Marco Evaristti is an Danish-Chilean artist. After subjecting himself to liposuction in 2006, he used the fat obtained by this procedure to make meatballs. Both the liposuction as well as the preparation of the meal and Evaristti's subsequent consumption of his own body fat was documented in a video, with musical accompaniment provided by the well-known Danish Fluxus artist Henning Christiansen. The meal, not so very tasty according to conventional standards, was then canned as Polpette al grasso di Marco and outfitted with labels where all product information is precisely declared. All possible doubts about the genuineness of the product are dispensed with by the obligatory bar code, the "best before" date, the listing of ingredients, as well as detailed serving suggestions and cooking instructions. The interested consumer not only learns the amount of the artists' fat contained in the canned product ("No less than 10 percent grasso di Marco"), but also that the producer is not a supplier to the Danish crown  something usually considered a seal of quality and proof of better taste.
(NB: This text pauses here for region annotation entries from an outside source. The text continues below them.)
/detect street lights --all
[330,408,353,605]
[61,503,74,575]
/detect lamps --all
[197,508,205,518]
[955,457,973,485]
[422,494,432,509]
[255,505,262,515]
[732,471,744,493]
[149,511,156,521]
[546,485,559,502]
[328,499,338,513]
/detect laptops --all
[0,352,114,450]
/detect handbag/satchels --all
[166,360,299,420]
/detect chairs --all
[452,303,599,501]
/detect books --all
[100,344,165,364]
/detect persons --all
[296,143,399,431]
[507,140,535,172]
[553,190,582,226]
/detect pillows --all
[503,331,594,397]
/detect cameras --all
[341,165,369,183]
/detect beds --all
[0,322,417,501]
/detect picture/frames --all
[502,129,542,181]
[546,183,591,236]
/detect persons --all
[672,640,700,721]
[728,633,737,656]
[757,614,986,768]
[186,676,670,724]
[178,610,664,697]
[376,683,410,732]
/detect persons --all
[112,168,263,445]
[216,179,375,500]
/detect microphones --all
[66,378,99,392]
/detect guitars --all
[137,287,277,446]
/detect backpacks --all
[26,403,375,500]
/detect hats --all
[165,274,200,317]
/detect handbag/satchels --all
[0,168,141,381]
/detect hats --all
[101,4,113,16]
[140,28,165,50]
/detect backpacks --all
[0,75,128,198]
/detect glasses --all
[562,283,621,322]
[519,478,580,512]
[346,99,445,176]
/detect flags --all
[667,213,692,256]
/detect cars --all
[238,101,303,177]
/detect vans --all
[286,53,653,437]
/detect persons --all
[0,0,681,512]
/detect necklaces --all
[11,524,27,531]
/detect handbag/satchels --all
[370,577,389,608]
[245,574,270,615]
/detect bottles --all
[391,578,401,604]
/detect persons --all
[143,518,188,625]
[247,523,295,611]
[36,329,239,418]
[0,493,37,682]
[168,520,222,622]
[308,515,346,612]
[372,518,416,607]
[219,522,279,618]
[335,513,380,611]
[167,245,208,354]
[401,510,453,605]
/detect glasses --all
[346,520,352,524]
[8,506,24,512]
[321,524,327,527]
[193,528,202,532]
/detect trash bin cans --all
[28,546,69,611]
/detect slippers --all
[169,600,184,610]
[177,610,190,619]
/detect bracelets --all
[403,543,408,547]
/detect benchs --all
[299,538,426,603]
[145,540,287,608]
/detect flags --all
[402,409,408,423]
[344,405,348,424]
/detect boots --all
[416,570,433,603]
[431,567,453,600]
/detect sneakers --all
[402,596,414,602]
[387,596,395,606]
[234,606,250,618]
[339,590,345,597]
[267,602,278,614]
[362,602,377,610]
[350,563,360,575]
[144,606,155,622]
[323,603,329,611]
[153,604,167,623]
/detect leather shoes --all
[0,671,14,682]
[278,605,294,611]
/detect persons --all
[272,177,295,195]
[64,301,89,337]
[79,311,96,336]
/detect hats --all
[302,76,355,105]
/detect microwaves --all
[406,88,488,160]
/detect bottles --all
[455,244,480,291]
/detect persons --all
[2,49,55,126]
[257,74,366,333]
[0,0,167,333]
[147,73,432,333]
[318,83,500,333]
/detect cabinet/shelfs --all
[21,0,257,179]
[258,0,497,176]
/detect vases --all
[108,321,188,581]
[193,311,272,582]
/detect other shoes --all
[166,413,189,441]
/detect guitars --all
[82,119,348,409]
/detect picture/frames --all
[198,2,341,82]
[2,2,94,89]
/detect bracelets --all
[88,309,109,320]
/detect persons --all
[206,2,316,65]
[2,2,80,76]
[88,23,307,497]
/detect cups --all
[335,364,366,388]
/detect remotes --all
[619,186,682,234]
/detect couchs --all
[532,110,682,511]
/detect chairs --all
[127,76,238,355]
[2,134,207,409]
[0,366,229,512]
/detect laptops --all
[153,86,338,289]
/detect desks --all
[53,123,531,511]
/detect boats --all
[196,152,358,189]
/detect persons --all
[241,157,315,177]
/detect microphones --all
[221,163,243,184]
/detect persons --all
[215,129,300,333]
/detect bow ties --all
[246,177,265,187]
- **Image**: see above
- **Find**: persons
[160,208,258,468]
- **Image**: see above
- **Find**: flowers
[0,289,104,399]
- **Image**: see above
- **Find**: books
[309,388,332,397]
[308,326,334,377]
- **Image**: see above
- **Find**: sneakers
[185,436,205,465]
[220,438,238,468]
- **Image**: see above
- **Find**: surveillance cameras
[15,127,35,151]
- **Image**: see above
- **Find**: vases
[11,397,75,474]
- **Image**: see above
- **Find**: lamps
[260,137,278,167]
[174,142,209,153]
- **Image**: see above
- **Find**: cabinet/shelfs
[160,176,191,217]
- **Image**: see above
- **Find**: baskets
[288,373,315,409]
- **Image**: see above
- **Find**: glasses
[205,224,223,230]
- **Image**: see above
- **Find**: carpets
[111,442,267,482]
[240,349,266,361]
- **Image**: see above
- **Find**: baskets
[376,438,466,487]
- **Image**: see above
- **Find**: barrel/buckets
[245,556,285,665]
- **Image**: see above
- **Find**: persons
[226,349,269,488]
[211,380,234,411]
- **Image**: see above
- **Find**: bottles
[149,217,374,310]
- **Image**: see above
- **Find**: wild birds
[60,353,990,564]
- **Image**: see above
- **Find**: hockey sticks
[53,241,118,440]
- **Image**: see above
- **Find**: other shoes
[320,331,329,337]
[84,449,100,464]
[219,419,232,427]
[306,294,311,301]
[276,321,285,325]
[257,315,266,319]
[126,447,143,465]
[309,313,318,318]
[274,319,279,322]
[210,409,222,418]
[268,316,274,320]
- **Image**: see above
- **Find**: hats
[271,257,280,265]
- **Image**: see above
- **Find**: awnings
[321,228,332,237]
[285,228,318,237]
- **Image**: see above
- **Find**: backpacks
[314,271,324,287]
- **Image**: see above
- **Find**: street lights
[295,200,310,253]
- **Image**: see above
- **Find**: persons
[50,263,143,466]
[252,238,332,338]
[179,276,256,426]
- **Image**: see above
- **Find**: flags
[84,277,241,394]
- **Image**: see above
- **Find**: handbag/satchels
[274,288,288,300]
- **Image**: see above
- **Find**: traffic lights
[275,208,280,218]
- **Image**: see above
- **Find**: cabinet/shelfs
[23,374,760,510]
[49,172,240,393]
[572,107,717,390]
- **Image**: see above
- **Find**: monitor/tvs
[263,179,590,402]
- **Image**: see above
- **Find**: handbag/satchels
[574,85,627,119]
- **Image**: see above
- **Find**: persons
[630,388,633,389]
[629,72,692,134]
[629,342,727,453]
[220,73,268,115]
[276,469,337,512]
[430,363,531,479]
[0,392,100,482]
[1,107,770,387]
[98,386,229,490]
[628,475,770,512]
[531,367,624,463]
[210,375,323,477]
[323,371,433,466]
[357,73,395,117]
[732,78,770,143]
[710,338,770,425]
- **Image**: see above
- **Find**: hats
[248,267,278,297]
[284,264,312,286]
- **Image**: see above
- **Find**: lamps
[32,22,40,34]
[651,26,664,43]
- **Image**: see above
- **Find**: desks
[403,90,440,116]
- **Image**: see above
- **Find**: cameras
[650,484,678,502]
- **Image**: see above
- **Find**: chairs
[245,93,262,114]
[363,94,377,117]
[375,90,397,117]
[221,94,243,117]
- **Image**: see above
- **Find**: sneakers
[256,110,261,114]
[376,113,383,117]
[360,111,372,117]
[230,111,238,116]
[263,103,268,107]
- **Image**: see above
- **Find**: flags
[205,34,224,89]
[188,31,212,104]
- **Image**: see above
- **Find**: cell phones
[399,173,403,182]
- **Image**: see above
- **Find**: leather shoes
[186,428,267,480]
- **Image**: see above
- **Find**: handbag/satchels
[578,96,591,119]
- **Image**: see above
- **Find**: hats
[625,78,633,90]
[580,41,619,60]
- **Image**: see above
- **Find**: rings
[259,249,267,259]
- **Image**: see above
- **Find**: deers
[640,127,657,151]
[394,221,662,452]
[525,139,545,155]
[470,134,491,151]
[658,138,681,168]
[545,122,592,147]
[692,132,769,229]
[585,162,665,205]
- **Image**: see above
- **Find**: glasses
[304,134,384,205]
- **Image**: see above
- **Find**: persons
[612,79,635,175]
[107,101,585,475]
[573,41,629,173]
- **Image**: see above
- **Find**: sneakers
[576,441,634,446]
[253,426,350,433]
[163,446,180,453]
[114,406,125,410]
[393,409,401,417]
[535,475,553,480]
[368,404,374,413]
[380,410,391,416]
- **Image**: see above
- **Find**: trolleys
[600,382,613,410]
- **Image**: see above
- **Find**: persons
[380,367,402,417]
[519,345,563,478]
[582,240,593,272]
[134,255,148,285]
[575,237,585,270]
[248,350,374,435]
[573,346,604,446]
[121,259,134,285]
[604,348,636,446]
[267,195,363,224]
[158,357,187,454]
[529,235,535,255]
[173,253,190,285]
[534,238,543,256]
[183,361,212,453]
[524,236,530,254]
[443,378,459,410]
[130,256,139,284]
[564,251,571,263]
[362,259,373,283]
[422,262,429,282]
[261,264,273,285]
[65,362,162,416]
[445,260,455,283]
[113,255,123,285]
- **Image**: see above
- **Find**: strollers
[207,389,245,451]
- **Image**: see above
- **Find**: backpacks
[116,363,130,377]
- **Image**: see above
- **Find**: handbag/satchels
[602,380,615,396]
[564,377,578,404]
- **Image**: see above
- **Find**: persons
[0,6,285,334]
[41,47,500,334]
To certify the contents, the artist poses for the label in a cover-boy style, displaying his fresh operation scar. Other pictures on the label show the artist preparing the meatballs, a detailed enlargement of the operation scar, as well as the artist eating the meal.  
  
Evaristti, who is considered the "enfant terrible" and "bad boy" of the Danish art scene due to his shockingly hyper-realistic installations and frequent use of bodily fluids like blood and sperm, here seems to want to finally explore the limits of good taste, for the notion of eating human fat alone represents the violation of a taboo or an absolute disruption of a worldview that is otherwise taken for granted. Eating human beings, either in the ritual form of endocannibalism / exocannibalism or cannibalism in situations of dire need, always triggers shock, disgust, and fear, while at the same this monstrosity evokes a certain fascination for the absolutely forbidden. Although very few of us have ever met a cannibal in "real life," the devouring of fellow humans has been an omnipresent theme in legends, geographic treatises, and travelogues since ancient times, just as in literature, theater, film, and the fine arts.  
    
In light of the disappearance of taboos and the kitschification of evil and cannibalism by the culture industry, the feelings of disgust that Marco Evaristti's Polpette al grasso di Marco can evoke can particularly be explained by the fact that it plays with the taboo of cannibalism in a Dadaistic manner. Here it is important that Evaristti wants his auto-cannibalistic happening to be understood as critical-ironic commentary on Western consumer society and the culture of eating, while at the same time placing it in the context of a gluttonous art world with its constant demand for something new; with this work, the art market is offered the ultimate possibility to directly incorporate an art work: "Eat me, I am art, and the art devouring public will finally be satisfied." By canning what was once part of his body as consumable and the declaration of unique traces of his own body as commodity, aesthetic art consumption is transformed into an anthropophagic devouring of art  in the sense of devouring, annihilating, destroying. In so doing, cannibalism, which in Western thought is traditionally attributed to the primitive and other, is revealed as a cultural cannibalism in our own culture and in ourselves. 
  
Its price is not fixed, but varies according to the current gold price. The hunger of the art market is also exhibited in the case of Evaristti's cans of Polpette al grasso di Marco, where the fat content is supposed to be less than that of standard supermarket products: two of these cans, according to newspaper reports, have already been purchase by collectors for $23,200.